** begin **

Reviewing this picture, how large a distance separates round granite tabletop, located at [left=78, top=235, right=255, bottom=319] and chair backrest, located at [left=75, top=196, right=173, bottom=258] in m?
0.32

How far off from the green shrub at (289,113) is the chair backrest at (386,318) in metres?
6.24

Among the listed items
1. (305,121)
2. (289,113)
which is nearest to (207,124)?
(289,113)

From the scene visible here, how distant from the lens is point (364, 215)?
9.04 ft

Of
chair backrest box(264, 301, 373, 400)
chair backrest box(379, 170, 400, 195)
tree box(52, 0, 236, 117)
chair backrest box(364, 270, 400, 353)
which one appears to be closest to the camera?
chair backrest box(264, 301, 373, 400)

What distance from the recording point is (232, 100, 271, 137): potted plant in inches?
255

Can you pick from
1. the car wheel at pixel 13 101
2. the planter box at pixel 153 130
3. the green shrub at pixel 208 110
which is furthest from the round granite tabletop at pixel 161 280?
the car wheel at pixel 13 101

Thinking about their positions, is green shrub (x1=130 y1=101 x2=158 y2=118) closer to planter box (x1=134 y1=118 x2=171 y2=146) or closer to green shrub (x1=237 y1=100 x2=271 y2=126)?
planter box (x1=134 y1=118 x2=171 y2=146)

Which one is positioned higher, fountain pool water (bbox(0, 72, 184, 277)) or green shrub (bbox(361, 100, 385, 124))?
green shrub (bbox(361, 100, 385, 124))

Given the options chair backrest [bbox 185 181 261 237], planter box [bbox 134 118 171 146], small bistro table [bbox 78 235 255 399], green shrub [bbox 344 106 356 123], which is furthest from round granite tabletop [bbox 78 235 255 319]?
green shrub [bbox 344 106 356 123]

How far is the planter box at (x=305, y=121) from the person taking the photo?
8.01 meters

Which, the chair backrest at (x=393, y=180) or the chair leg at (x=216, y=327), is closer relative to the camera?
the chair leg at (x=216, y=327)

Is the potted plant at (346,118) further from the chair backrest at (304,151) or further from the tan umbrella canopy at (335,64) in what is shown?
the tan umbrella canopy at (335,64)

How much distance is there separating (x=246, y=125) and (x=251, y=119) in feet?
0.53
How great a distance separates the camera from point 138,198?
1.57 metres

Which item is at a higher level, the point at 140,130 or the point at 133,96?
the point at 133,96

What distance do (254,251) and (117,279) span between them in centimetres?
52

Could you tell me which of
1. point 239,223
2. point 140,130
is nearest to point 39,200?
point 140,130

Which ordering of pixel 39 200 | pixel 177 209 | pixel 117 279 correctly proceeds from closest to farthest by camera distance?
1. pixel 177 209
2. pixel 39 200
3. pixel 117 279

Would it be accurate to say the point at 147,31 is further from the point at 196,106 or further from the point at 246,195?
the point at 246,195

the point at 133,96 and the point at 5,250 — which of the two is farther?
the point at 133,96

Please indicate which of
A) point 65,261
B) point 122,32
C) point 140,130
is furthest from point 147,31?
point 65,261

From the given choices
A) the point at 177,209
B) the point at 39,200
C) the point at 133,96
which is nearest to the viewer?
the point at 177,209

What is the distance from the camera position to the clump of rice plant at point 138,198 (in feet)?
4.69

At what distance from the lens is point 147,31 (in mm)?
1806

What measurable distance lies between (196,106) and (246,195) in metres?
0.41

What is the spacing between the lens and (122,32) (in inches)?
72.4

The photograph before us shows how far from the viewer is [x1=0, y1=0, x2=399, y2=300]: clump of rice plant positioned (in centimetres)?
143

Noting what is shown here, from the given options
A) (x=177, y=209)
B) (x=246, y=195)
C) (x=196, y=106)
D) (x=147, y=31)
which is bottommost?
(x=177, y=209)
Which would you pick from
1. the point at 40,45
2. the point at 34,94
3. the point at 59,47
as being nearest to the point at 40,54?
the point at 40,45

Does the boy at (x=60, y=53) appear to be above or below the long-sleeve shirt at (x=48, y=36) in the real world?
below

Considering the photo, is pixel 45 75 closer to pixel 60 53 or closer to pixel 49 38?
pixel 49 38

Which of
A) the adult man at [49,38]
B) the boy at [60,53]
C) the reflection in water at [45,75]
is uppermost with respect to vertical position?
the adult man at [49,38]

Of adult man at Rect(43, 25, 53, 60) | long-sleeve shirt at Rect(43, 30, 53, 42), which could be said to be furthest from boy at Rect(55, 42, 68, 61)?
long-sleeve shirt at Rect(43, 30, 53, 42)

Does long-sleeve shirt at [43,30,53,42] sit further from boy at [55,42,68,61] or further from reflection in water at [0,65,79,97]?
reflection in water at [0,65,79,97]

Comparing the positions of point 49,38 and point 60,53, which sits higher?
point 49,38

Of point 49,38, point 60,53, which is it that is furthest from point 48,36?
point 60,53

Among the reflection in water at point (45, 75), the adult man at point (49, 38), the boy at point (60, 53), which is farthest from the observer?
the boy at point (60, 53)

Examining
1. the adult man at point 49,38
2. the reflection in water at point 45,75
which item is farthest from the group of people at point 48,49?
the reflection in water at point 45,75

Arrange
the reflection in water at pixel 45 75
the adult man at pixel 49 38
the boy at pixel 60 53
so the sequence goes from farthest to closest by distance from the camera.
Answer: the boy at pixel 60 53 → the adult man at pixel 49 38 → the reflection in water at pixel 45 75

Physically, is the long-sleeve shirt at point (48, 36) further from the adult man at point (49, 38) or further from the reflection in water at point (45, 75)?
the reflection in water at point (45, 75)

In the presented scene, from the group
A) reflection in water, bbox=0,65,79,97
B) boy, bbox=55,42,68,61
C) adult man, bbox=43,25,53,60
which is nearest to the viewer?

** end **

Problem requirements =>
In full and verbatim, repeat the records given above.

Output of the task =>
Reviewing this picture, how large a distance separates round granite tabletop, located at [left=78, top=235, right=255, bottom=319] and chair backrest, located at [left=75, top=196, right=173, bottom=258] in m?
0.32

How far off from the green shrub at (289,113) is the chair backrest at (386,318) in metres?
6.24

Among the listed items
1. (305,121)
2. (289,113)
which is nearest to (207,124)?
(289,113)

From the scene visible here, how distant from the lens is point (364, 215)?
9.04 ft

Of
chair backrest box(264, 301, 373, 400)
chair backrest box(379, 170, 400, 195)
tree box(52, 0, 236, 117)
chair backrest box(364, 270, 400, 353)
which one appears to be closest to the camera?
chair backrest box(264, 301, 373, 400)

What distance from the recording point is (232, 100, 271, 137): potted plant in inches?
255

Can you pick from
1. the car wheel at pixel 13 101
2. the planter box at pixel 153 130
3. the green shrub at pixel 208 110
which is furthest from the round granite tabletop at pixel 161 280?
the car wheel at pixel 13 101

Thinking about their positions, is green shrub (x1=130 y1=101 x2=158 y2=118) closer to planter box (x1=134 y1=118 x2=171 y2=146) or closer to green shrub (x1=237 y1=100 x2=271 y2=126)?
planter box (x1=134 y1=118 x2=171 y2=146)

Which one is positioned higher, fountain pool water (bbox(0, 72, 184, 277)) or green shrub (bbox(361, 100, 385, 124))?
green shrub (bbox(361, 100, 385, 124))

Given the options chair backrest [bbox 185 181 261 237], planter box [bbox 134 118 171 146], small bistro table [bbox 78 235 255 399], green shrub [bbox 344 106 356 123], which is furthest from round granite tabletop [bbox 78 235 255 319]?
green shrub [bbox 344 106 356 123]

How far is the planter box at (x=305, y=121) from the person taking the photo?
8.01 meters

Which, the chair backrest at (x=393, y=180) or the chair leg at (x=216, y=327), is closer relative to the camera?
the chair leg at (x=216, y=327)

Is the potted plant at (346,118) further from the chair backrest at (304,151) or further from the tan umbrella canopy at (335,64) in what is shown?
the tan umbrella canopy at (335,64)

How much distance is there separating (x=246, y=125) and (x=251, y=119) in feet?
0.53
How great a distance separates the camera from point 138,198?
1.57 metres

Which item is at a higher level, the point at 140,130 or the point at 133,96?
the point at 133,96

What distance do (254,251) and (117,279) span between them in centimetres?
52

Could you tell me which of
1. point 239,223
2. point 140,130
is nearest to point 39,200?
point 140,130

Which ordering of pixel 39 200 | pixel 177 209 | pixel 117 279 correctly proceeds from closest to farthest by camera distance?
1. pixel 177 209
2. pixel 39 200
3. pixel 117 279

Would it be accurate to say the point at 147,31 is further from the point at 196,106 or further from the point at 246,195?
the point at 246,195

the point at 133,96 and the point at 5,250 — which of the two is farther?
the point at 133,96

Please indicate which of
A) point 65,261
B) point 122,32
C) point 140,130
is furthest from point 147,31?
point 65,261

From the given choices
A) the point at 177,209
B) the point at 39,200
C) the point at 133,96
which is nearest to the viewer?
the point at 177,209

What is the distance from the camera position to the clump of rice plant at point 138,198 (in feet)?
4.69

At what distance from the lens is point 147,31 (in mm)?
1806

What measurable distance lies between (196,106) and (246,195) in metres?
0.41

What is the spacing between the lens and (122,32) (in inches)?
72.4

The photograph before us shows how far from the viewer is [x1=0, y1=0, x2=399, y2=300]: clump of rice plant positioned (in centimetres)?
143

Noting what is shown here, from the given options
A) (x=177, y=209)
B) (x=246, y=195)
C) (x=196, y=106)
D) (x=147, y=31)
which is bottommost?
(x=177, y=209)
Which would you pick from
1. the point at 40,45
2. the point at 34,94
3. the point at 59,47
as being nearest to the point at 40,54?
the point at 40,45

Does the boy at (x=60, y=53) appear to be above or below the long-sleeve shirt at (x=48, y=36) in the real world?
below

Considering the photo, is pixel 45 75 closer to pixel 60 53 or closer to pixel 49 38?
pixel 49 38

Which of
A) the adult man at [49,38]
B) the boy at [60,53]
C) the reflection in water at [45,75]
is uppermost with respect to vertical position?
the adult man at [49,38]

Of adult man at Rect(43, 25, 53, 60) | long-sleeve shirt at Rect(43, 30, 53, 42), which could be said to be furthest from boy at Rect(55, 42, 68, 61)?
long-sleeve shirt at Rect(43, 30, 53, 42)

Does long-sleeve shirt at [43,30,53,42] sit further from boy at [55,42,68,61] or further from reflection in water at [0,65,79,97]?
reflection in water at [0,65,79,97]

Comparing the positions of point 49,38 and point 60,53, which sits higher?
point 49,38

Of point 49,38, point 60,53, which is it that is furthest from point 48,36?
point 60,53

Among the reflection in water at point (45, 75), the adult man at point (49, 38), the boy at point (60, 53), which is farthest from the observer?
the boy at point (60, 53)

Examining
1. the adult man at point 49,38
2. the reflection in water at point 45,75
which item is farthest from the group of people at point 48,49?
the reflection in water at point 45,75

Arrange
the reflection in water at pixel 45 75
the adult man at pixel 49 38
the boy at pixel 60 53
so the sequence goes from farthest to closest by distance from the camera.
Answer: the boy at pixel 60 53 → the adult man at pixel 49 38 → the reflection in water at pixel 45 75

Physically, is the long-sleeve shirt at point (48, 36) further from the adult man at point (49, 38) or further from the reflection in water at point (45, 75)?
the reflection in water at point (45, 75)

In the presented scene, from the group
A) reflection in water, bbox=0,65,79,97
B) boy, bbox=55,42,68,61
C) adult man, bbox=43,25,53,60
which is nearest to the viewer?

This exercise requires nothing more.